At the time of the December 7th, 1941 surprise attack on Pearl Harbor, some of America’s best military minds were stationed there. Like all the other officers and enlisted men who were enjoying that peaceful Sunday morning, they were unaware of the magnitude of the tragedy that was heading towards them in the early hours of the morning.
The leaders of the US Navy were forced into action, knowing that the nation had been working hard to stay out of the the war. Without their bravery and quick thinking, much more could have been lost during Japan’s surprise attack, including far more than the 2,403 men who were killed that morning.

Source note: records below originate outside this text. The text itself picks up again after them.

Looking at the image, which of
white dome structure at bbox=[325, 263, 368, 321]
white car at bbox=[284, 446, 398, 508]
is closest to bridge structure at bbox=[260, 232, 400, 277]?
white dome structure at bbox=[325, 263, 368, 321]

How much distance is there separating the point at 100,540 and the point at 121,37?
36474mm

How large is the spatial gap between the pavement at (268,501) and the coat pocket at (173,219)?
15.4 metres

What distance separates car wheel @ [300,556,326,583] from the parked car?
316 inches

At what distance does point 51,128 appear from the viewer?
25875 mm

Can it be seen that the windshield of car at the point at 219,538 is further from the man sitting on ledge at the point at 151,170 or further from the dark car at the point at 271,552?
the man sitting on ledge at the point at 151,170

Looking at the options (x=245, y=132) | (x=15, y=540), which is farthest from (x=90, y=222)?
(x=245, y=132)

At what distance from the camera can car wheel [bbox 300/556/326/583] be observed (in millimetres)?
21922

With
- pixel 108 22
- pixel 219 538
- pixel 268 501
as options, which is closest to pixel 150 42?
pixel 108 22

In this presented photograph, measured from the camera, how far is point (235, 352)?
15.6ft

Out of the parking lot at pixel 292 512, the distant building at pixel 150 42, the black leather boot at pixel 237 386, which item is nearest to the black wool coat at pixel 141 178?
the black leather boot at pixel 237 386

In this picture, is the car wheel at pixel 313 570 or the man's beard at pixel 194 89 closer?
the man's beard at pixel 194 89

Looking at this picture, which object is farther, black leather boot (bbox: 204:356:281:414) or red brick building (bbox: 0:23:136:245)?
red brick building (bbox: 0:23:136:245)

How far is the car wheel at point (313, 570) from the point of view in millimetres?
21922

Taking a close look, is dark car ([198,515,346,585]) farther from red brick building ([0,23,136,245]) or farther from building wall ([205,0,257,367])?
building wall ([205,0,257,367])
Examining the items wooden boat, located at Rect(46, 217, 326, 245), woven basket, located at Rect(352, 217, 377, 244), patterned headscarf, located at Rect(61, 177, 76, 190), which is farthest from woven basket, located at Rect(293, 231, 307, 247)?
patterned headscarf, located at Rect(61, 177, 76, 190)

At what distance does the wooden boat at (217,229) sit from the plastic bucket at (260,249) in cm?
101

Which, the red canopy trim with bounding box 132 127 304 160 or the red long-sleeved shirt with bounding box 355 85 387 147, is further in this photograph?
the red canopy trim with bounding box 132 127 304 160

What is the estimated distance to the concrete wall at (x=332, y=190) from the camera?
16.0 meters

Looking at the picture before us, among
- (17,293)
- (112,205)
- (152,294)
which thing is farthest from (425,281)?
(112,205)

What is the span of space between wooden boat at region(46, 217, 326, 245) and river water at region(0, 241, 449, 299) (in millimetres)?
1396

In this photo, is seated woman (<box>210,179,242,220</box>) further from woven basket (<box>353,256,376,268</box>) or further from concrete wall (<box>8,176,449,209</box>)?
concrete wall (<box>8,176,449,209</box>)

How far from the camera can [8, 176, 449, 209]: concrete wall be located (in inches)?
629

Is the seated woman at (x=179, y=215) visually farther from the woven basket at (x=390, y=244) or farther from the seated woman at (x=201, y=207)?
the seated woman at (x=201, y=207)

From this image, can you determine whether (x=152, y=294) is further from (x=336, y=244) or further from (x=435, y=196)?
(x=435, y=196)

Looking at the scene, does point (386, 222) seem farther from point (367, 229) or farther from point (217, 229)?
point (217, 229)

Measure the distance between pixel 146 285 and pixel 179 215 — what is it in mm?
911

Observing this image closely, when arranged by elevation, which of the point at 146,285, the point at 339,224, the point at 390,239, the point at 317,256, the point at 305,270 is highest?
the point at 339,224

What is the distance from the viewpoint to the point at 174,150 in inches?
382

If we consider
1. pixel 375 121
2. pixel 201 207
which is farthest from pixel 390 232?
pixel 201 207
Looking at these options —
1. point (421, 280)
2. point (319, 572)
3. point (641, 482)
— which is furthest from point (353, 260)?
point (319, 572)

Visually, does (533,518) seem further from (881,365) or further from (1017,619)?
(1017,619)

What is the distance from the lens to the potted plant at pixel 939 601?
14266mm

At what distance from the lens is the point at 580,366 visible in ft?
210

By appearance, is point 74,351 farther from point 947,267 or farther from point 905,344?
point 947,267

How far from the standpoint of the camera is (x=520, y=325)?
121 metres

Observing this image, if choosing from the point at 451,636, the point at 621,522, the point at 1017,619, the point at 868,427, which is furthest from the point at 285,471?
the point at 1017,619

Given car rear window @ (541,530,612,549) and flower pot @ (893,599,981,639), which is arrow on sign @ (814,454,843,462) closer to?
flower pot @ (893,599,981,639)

The Leaders of the US Navy at Pearl Harbor
Harold R. Stark
A World War I veteran, Stark was promoted to Chief of Naval Operations in August of 1939, with the rank of Admiral. He assisted in expanding the Navy from 1940 to 1941 but in December of 1941, Stark was accused of withholding information from Admiral Husband E. Kimmel regarding the growing tensions between the US and Japan. Stark continued to serve as CNO for several months after Pearl Harbor, being relieved in March of 1942 by Admiral Ernest King for his alleged withholding of information prior to the Pearl Harbor attack.
Husband E. Kimmel
Considered by many to have been the scapegoat of Pearl Harbor, Kimmel served as Commander in Chief of the US Pacific Fleet until December 17th, 1941, when he was relieved of duty. Much of the blame regarding how Japan was able to surprise the United States fell on Kimmel, though the debate over whether he was truly at fault continues to this day. Kimmel retired in 1942.
William S. Pye
As Vice Admiral, Pye remarked on December 6th, 1941 that “the Japanese [would] not go to war with the United States. [The United States] was too big, too powerful, and too strong.” On December 31st, 1941, Pye gave up command of the fleet to Admiral Chester W. Nimitz after becoming acting commander when Kimmel was relieved.
Isaac Campbell Kidd
Rear Admiral Kidd was based on the USS Arizona, his flagship as Commander of Battleship Division 1, and was aboard the battleship when she exploded and sank. Kidd was recognized for his bravery during the attack, having ensured he remained in command of the vessel despite the grave danger. When a bomb struck the bridge, Kidd was killed, and his body was never recovered from the wreckage.